The challenges posed to the global community and national governments, in terms of energy security, climate change, health impacts, and energy poverty are pressing, making the greening of the energy sector an imperative. The existing challenges are exacerbated by the expected growth in the global demand for energy, as population and incomes rise. Shifting from fossil fuels to renewable energy plays a critical role in greening the energy sector, along with other changes, in particular raising energy efficiency.
The cost effectiveness of renewable energy technologies has
evolved considerably in recent decades. Many
renewable energy technologies are maturing rapidly and their costs becoming competitive with fossil fuel alternatives. Consequently, the investments in deploying renewable energy increased dramatically in the last decade.
These developments have been driven by a range of policies. National targets for renewable energy are spreading. A number of governments have supported innovation to help reduce costs, while many more are increasingly putting in place regulations, fiscal incentives and financing mechanisms that mitigate risks and increase returns to investing in renewable energy. At the international level, the formal creation in 2011 of the International Renewable Energy Agency (IRENA) indicates a willingness of governments to work collaboratively in expanding the role of renewable energy.
Despite encouraging progress, a number of roadblocks still remain on the route towards a green energy sector. Most importantly, the overall incentive framework under which the energy sector operates has not yet been reconfigured to consistently support the development and deployment of renewable energy technologies and a managed phasing-out of emissions from fossil fuel sources. This is due to both vested interests and an energy system, comprised of both hardware, such as electricity infrastructure, and software, in the form of organisations and institutions, that are locked in to supporting conventional energy technologies. Although developing countries may
have fewer cumulative investments
in conventional energy systems, they face financial constraints and also a shortage of institutional and human capacity to acquire and manage new technologies.
To reduce such roadblocks, policymakers need to take an integrated approach that supports various stages of the development and diffusion of renewable energy technologies within an overall strategy that also addresses the rest of the energy system, on both supply and demand sides. In so doing, there is considerable scope for governments to work with market forces to create a level playing-field for the further growth of renewable energy. Phasing out subsidies for fossil fuels and pricing in health and environmental externalities from fossil-fuel combustion can speed up the transformation of the energy sector, though attention needs to be paid to impacts on low-income groups.

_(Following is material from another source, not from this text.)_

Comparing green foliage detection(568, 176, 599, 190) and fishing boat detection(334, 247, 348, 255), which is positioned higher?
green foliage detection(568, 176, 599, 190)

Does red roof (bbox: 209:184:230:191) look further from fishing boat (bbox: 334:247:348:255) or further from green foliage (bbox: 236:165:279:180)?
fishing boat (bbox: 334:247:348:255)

Increasing investments in renewable energy, as part of a green economy strategy spanning all major sectors, can contribute to reducing health and environmental impacts from energy production and use, while ensuring the basis for long-term economic growth. Such a strategy is based on the substitution of fossil fuel energy with renewable energy, savings from energy efficiency in manufacturing,
construction, and transport, and behavioural change. Such an integrated strategy can increase national energy security and reduce carbon emissions while providing new employment opportunities that may, in global terms, more than compensate for jobs that disappear. This, however, should not prevent policymakers from recognising that in specific countries, depending on the extent to which fossil-fuel subsidies are phased out and negative externalities addressed, there could be net declines in employment, at least in the short term. The focus should be on specific countries and on practical ways of building capacity and skills to facilitate a transition to a green economy.
In order also to play a role as part of an integrated strategy to reduce energy poverty, specific aspects of renewable energy development needs to be tailored to the circumstances in rural areas where the majority of the poor in developing countries live. Mini-grids and off- grids may provide a cost-effective means of delivering electricity to the poor, while also reducing growth in GHG emissions. This requires additional financing flows, as well as continued development of new financing models.